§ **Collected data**
------------
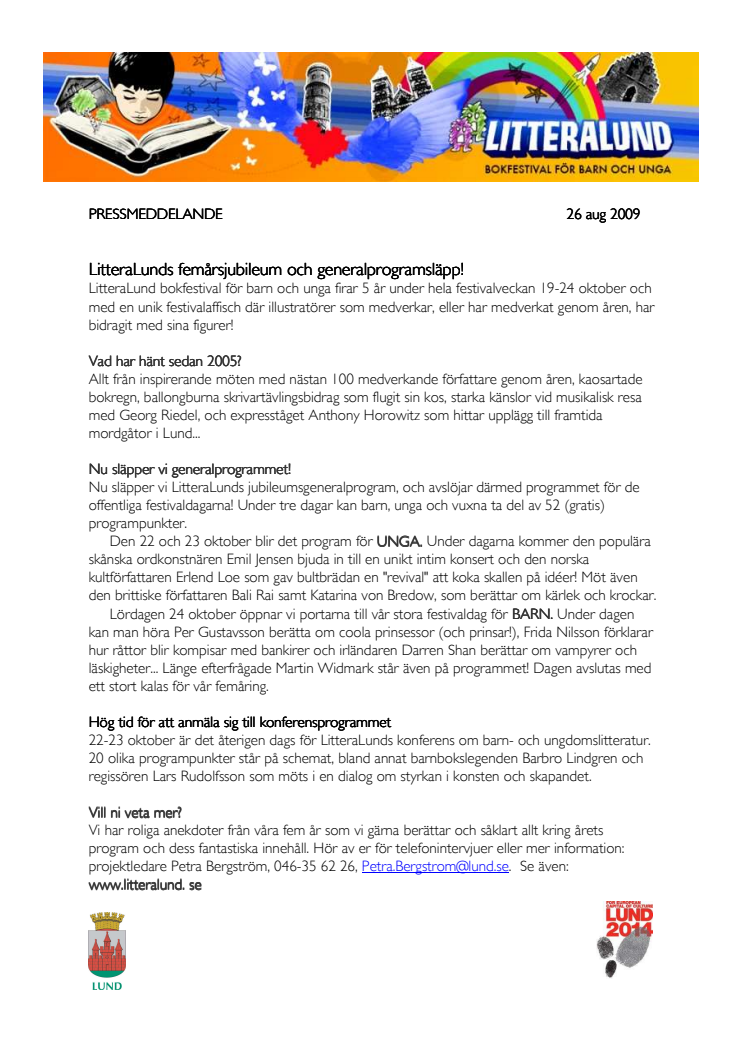 LITTERALUND
BOKFESTIVAL FÖR BARN OCH UNGA

PRESSMEDDELANDE 26 aug 2009

LitteraLunds femårsjubileum och generalprogramsläpp!
LitteraLund bokfestival för barn och unga firar 5 år under hela festivalveckan 19-24 oktober och med en unik festivalaffisch där illustratörer som medverkar, eller har medverkat genom åren, har bidragit med sina figurer!

Vad har hänt sedan 2005?
Allt från inspirerande möten med nästan 100 medverkande författare genom åren, kaosartade bokregn, ballongburna skrivartävlingsbidrag som flugit sin kos, starka känslor vid musikalisk resa med Georg Riedel, och expresståget Anthony Horowitz som hittar upplägg till framtida mordgåtor i Lund...

Nu släpper vi generalprogrammet!
Nu släpper vi LitteraLunds jubileumsgeneralprogram, och avslöjar därmed programmet för de offentliga festivaldagarna! Under tre dagar kan barn, unga och vuxna ta del av 52 (gratis) programpunkter.
Den 22 och 23 oktober blir det program för UNGA. Under dagarna kommer den populära skånska ordkonstnären Emil Jensen bjuda in till en unikt intim konsert och den norska kultförfattaren Erlend Loe som gav bultbrädan en "revival" att koka skallen på idéer! Möt även den brittiske författaren Bali Rai samt Katarina von Bredow, som berättar om kärlek och krockar.
Lördagen 24 oktober öppnar vi portarna till vår stora festivaldag för BARN. Under dagen kan man höra Per Gustavsson berätta om coola prinsessor (och prinsar!), Frida Nilsson förklarar hur råttor blir kompisar med bankirer och irländaren Darren Shan berättar om vampyrer och läskigheter... Länge efterfrågade Martin Widmark står även på programmet! Dagen avslutas med ett stort kalas för vår femåring.

Hög tid för att anmäla sig till konferensprogrammet
22-23 oktober är det återigen dags för LitteraLunds konferens om barn- och ungdomslitteratur. 20 olika programpunkter står på schemat, bland annat barnbokslegenden Barbro Lindgren och regissören Lars Rudolfsson som möts i en dialog om styrkan i konsten och skapandet.

Vill ni veta mer?
Vi har roliga anekdoter från våra fem år som vi gärna berättar och såklart allt kring årets program och dess fantastiska innehåll. Hör av er för telefonintervjuer eller mer information: projektledare Petra Bergström, 046-35 62 26, Petra.Bergstrom@lund.se. Se även:
www.litteralund. se

LUND

FOR EUROPEAN CAPITAL OF CULTURE
LUND 2014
------------
Give the records again exactly, pictures left out.

§ **ANSWER BOX**
 LITTERALUND
BOKFESTIVAL FÖR BARN OCH UNGA

PRESSMEDDELANDE 26 aug 2009

LitteraLunds femårsjubileum och generalprogramsläpp!
LitteraLund bokfestival för barn och unga firar 5 år under hela festivalveckan 19-24 oktober och med en unik festivalaffisch där illustratörer som medverkar, eller har medverkat genom åren, har bidragit med sina figurer!

Vad har hänt sedan 2005?
Allt från inspirerande möten med nästan 100 medverkande författare genom åren, kaosartade bokregn, ballongburna skrivartävlingsbidrag som flugit sin kos, starka känslor vid musikalisk resa med Georg Riedel, och expresståget Anthony Horowitz som hittar upplägg till framtida mordgåtor i Lund...

Nu släpper vi generalprogrammet!
Nu släpper vi LitteraLunds jubileumsgeneralprogram, och avslöjar därmed programmet för de offentliga festivaldagarna! Under tre dagar kan barn, unga och vuxna ta del av 52 (gratis) programpunkter.
Den 22 och 23 oktober blir det program för UNGA. Under dagarna kommer den populära skånska ordkonstnären Emil Jensen bjuda in till en unikt intim konsert och den norska kultförfattaren Erlend Loe som gav bultbrädan en "revival" att koka skallen på idéer! Möt även den brittiske författaren Bali Rai samt Katarina von Bredow, som berättar om kärlek och krockar.
Lördagen 24 oktober öppnar vi portarna till vår stora festivaldag för BARN. Under dagen kan man höra Per Gustavsson berätta om coola prinsessor (och prinsar!), Frida Nilsson förklarar hur råttor blir kompisar med bankirer och irländaren Darren Shan berättar om vampyrer och läskigheter... Länge efterfrågade Martin Widmark står även på programmet! Dagen avslutas med ett stort kalas för vår femåring.

Hög tid för att anmäla sig till konferensprogrammet
22-23 oktober är det återigen dags för LitteraLunds konferens om barn- och ungdomslitteratur. 20 olika programpunkter står på schemat, bland annat barnbokslegenden Barbro Lindgren och regissören Lars Rudolfsson som möts i en dialog om styrkan i konsten och skapandet.

Vill ni veta mer?
Vi har roliga anekdoter från våra fem år som vi gärna berättar och såklart allt kring årets program och dess fantastiska innehåll. Hör av er för telefonintervjuer eller mer information: projektledare Petra Bergström, 046-35 62 26, Petra.Bergstrom@lund.se. Se även:
www.litteralund. se

LUND

FOR EUROPEAN CAPITAL OF CULTURE
LUND 2014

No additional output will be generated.